* Direction: Give the material between the lines holding "From the observer, how" and "14.4 metres", inclusive, as a two-column CSV with the columns input and output. Put each input and its output in one row, with every field quoted and line breaks turned into spaces.

* The data:
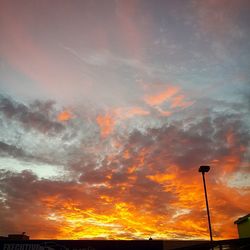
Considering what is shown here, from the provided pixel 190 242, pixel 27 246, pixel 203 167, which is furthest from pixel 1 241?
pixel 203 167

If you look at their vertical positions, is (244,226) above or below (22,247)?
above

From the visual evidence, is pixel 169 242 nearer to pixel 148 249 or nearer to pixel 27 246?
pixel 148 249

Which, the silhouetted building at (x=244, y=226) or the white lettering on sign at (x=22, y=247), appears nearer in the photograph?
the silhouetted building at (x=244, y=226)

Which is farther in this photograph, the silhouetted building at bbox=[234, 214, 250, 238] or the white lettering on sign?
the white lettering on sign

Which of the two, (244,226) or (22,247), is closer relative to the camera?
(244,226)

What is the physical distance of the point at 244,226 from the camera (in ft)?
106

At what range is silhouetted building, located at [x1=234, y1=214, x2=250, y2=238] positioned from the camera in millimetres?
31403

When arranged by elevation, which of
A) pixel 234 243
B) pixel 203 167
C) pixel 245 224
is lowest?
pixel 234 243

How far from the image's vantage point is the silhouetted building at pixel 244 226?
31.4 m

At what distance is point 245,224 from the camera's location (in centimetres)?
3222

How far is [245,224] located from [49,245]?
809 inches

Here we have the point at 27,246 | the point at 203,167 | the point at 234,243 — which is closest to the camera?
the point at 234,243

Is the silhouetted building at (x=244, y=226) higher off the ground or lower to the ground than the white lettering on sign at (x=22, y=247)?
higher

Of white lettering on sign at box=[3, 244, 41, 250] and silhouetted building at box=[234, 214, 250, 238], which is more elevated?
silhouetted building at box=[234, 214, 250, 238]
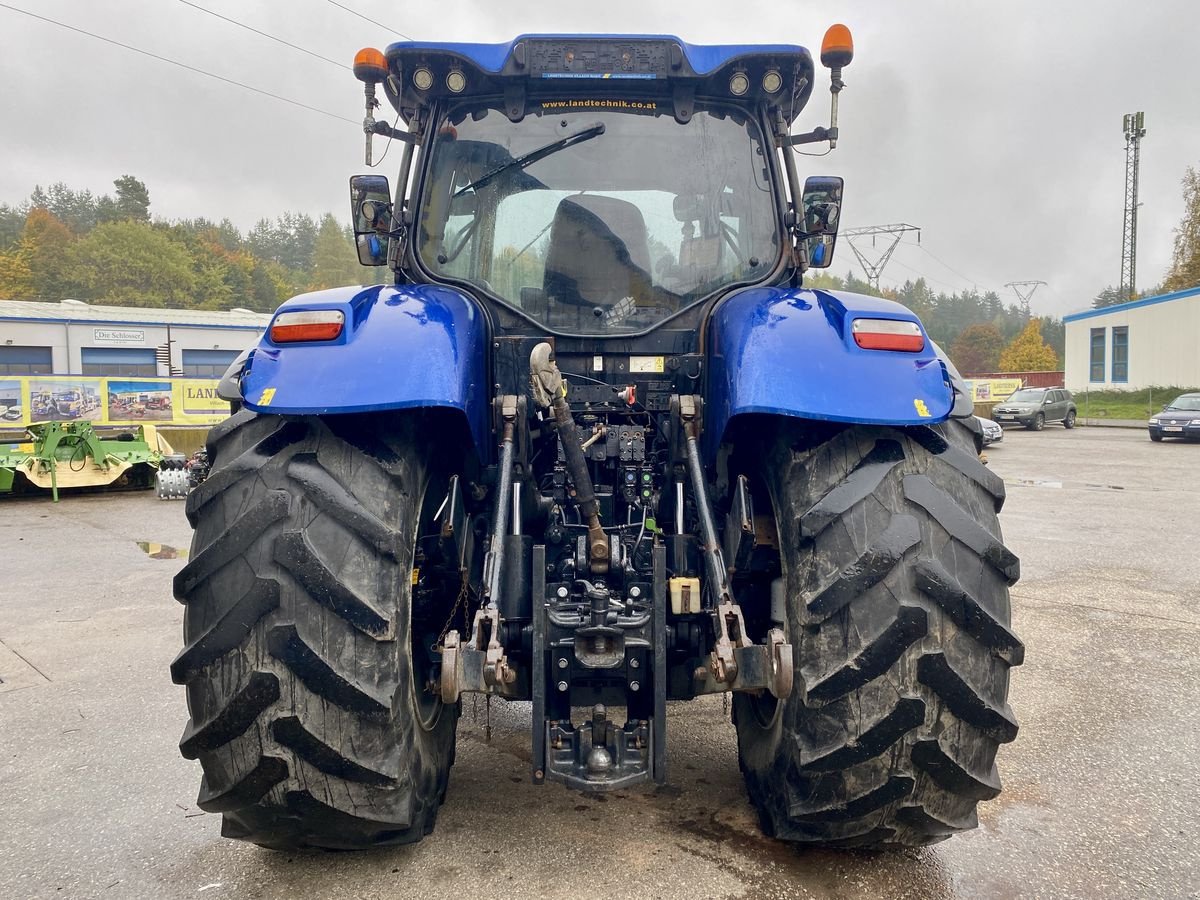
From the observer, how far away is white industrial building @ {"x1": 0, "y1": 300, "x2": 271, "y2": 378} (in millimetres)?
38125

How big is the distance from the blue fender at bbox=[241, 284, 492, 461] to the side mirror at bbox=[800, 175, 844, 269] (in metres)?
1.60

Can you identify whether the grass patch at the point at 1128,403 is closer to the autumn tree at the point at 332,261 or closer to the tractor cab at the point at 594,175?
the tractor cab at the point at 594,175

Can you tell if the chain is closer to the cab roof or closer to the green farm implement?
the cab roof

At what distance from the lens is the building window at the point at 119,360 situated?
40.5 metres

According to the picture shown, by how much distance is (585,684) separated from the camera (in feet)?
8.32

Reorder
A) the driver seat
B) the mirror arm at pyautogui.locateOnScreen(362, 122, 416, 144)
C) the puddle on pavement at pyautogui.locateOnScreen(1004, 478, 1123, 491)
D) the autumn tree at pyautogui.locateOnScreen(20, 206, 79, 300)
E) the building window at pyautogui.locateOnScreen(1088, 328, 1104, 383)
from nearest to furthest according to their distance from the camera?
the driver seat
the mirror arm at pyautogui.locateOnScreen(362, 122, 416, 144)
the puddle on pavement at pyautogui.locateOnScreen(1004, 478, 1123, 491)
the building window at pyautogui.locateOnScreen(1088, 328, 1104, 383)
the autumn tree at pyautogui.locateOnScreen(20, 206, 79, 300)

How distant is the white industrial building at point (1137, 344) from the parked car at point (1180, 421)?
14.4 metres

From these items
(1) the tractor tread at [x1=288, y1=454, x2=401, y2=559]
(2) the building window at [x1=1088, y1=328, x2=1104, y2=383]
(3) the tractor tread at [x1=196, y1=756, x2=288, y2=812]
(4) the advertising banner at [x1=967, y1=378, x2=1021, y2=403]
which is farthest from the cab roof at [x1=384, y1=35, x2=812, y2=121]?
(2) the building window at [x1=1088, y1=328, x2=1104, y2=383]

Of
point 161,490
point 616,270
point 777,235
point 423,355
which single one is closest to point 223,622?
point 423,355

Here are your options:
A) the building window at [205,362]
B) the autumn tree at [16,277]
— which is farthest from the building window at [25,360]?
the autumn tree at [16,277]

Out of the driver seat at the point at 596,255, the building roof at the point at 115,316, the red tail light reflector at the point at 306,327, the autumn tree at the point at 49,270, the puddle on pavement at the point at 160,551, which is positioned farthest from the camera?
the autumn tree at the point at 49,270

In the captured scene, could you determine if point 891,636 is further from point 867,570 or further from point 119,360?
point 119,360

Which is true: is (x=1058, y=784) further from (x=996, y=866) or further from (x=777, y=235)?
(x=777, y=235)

* Finished answer:
input,output
"From the observer, how far away is white industrial building @ {""x1"": 0, ""y1"": 300, ""x2"": 271, ""y2"": 378} (in millimetres)?","38125"
"How big is the distance from the blue fender at bbox=[241, 284, 492, 461] to the side mirror at bbox=[800, 175, 844, 269] (in metres)?","1.60"
"Can you identify whether the grass patch at the point at 1128,403 is closer to the autumn tree at the point at 332,261 or closer to the tractor cab at the point at 594,175?","the tractor cab at the point at 594,175"
"Can you tell if the chain is closer to the cab roof or closer to the green farm implement?","the cab roof"
"At what distance from the lens is the building window at the point at 119,360 situated?","40.5 metres"
"According to the picture shown, by how much distance is (585,684) separated from the camera (in feet)?","8.32"
"Reorder A) the driver seat B) the mirror arm at pyautogui.locateOnScreen(362, 122, 416, 144) C) the puddle on pavement at pyautogui.locateOnScreen(1004, 478, 1123, 491) D) the autumn tree at pyautogui.locateOnScreen(20, 206, 79, 300) E) the building window at pyautogui.locateOnScreen(1088, 328, 1104, 383) from nearest to furthest according to their distance from the camera?","the driver seat the mirror arm at pyautogui.locateOnScreen(362, 122, 416, 144) the puddle on pavement at pyautogui.locateOnScreen(1004, 478, 1123, 491) the building window at pyautogui.locateOnScreen(1088, 328, 1104, 383) the autumn tree at pyautogui.locateOnScreen(20, 206, 79, 300)"
"How distant is the white industrial building at point (1137, 344) from the parked car at point (1180, 421)?","14.4 metres"